Instruksi Kerja A: Menurut teks tentang hukum sipil, istilah civil law berasal dari istilah Latin apa, dan apa arti istilah tersebut?
Instruksi Kerja B: Teruskan teks tentang hukum sipil di Indonesia, dimulai sesudah kalimat terakhirnya.

Minggu, 13 Maret 2011

CIVIL LAW DI INDONESIA (1)

CIVIL LAW DI INDONESIA (1)
Oleh: al-Faqir Billah M. Safii Gozali

A. Pengertian dan Ide Revolusioner Hukum Sipil
Istilah hukum sipil (civil law) biasanya dipakai secara umum untuk merujuk kepada sitem hukum Eropa yang berasal dari hukum romawi dan berbeda dengan sitem hukum cammon law. Istilah civil law berasal dari bahasa latin jus civile, yang berarti hukum yang hanya bisa diterapkan pada rakyat Romawi. Pada kerajaan Romawi istilah itu dibedakan dari istilah jus gentium atau hukum yang diterapkan dalam kasus yang melibatkan orang-orang Romawi dari berbagai Provinsi yang berbeda atau antara penduduk Romawi dengan penduduk asing. Meski hukum Ramawi inilah yang menjadi basis hukum sipil di bernagai negara modern saat ini, namun tidaklah tepat mengatakan bahwa seluruh aspek hukum sipil berasal dari atau dipengaruhi oleh hukum Romawi, karena banyak aturan hukum-hukum subtantif Romawi itu ditolak dalam hukum sipil modern saat ini. Dengan kata lain, tradisi hukum sipil memang banyak berhutang pada logika hukum Romawi, namun perbedaan kondisi hukum masyarakat, politik dan ekonomi telah membelokkan hukum sipil dari asalnya.

Cuplikan Data:
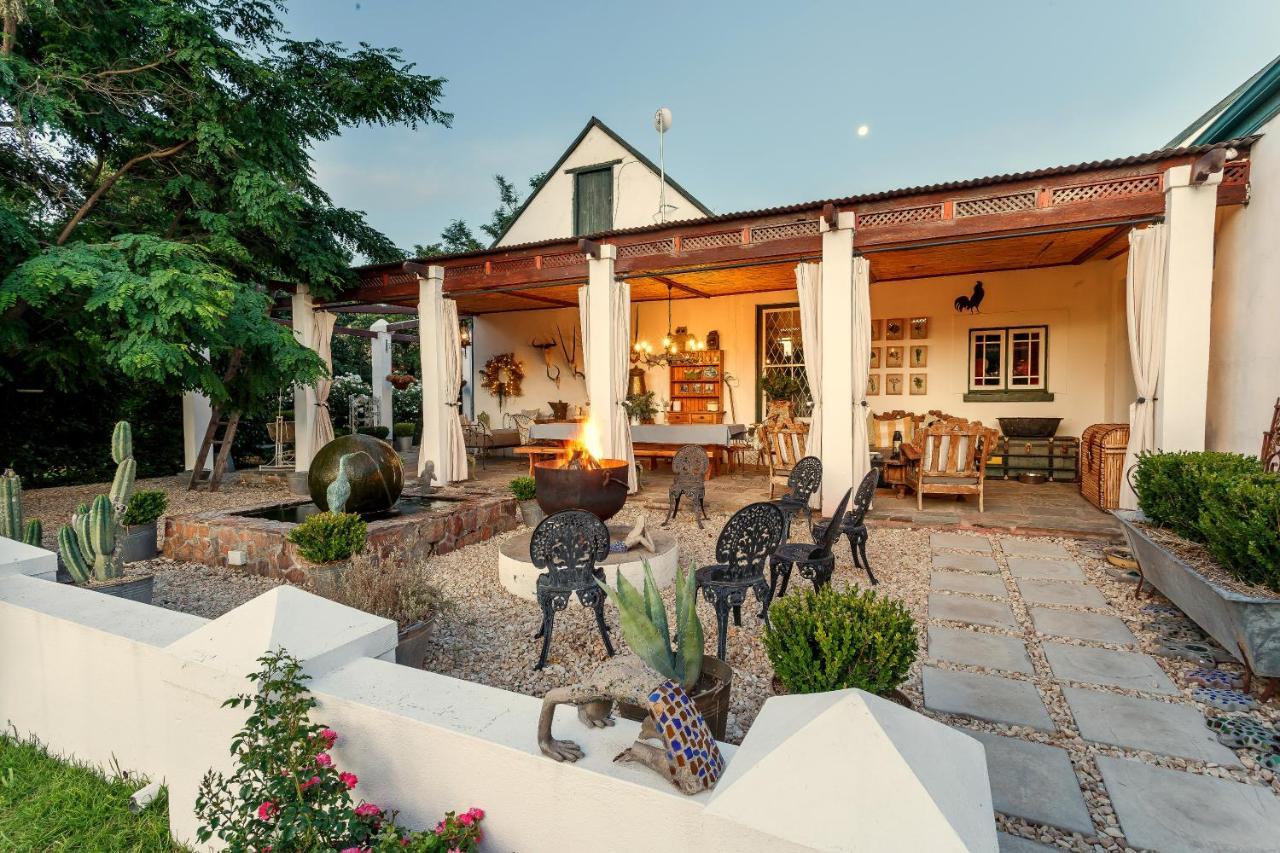 Oude Pastorie Bed and Breakfast Nieu-Bethesda Εξωτερικό φωτογραφία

Hasil Tugas A: Istilah civil law berasal dari bahasa Latin jus civile, yang berarti hukum yang hanya bisa diterapkan pada rakyat Romawi.

Hasil Tugas B:
Sebelum mengelaborasi hukum sipil lebih jauh, perlu kiranya diungkapkan pengertian hukum sipil lebih menyeluruh. Sebagaimana yang dibahas dalam buku “Pengantar Perbandingan Sistem Hukum” istilah hukum sipil yang merupakan terjemahan dari civil law merupakan istilah yang diambil dari sumber-sumber hukum sipil itu sendiri pada zaman Kaisar Justinianus yang bernama corpus juris civilis.
Hukum sipil dapat didefinisikan sebagai tradisi suatu hukum yang berasal dari hukum Roma yang terkodifikasi dalam corpus juris civilis Justinian dan tersebar ke seluruh benua Eropa dan seluruh dunia. Kode sipil terbagi dalam dua cabang, yaitu;
1. Hukum Romawi yang terkodifikasi (Kode sipil Prancis 1804) dan daerah lainya di benua Eropa yang mengadopsinya.
2. Hukum Romawi yang tidak terkodifikasi (Skotlandia dan Afrika Selatan). Hukum sipil sangat sistematis, terstruktur yang berdasarkan deklarasi para dewan, prinsip-prinsip umum dan sering menghindari hala-hal yang detail.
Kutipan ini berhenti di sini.